----- Data for review -----

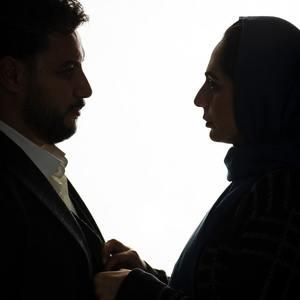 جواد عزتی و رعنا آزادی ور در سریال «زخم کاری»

-----
----- Data for review -----

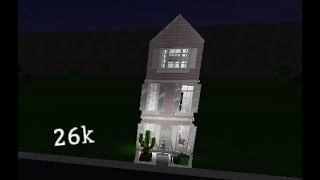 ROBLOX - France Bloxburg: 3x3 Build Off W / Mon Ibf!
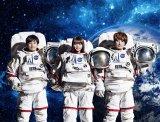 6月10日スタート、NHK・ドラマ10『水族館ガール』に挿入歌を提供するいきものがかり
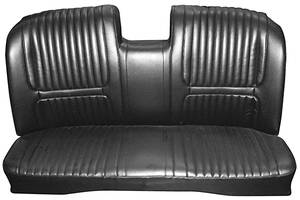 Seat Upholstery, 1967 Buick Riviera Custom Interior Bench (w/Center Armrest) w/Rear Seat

-----
----- Data for review -----

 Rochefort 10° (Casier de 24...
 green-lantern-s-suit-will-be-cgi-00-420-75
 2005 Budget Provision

-----

*What the task asks*
Only one stretch of the entries above is wanted: the lines from the one containing "green-lantern-s-suit-will-be-cgi-00-420-75" through the one containing "2005 Budget Provision". Please reproduce it exactly.

*Response to this task*
 green-lantern-s-suit-will-be-cgi-00-420-75
 2005 Budget Provision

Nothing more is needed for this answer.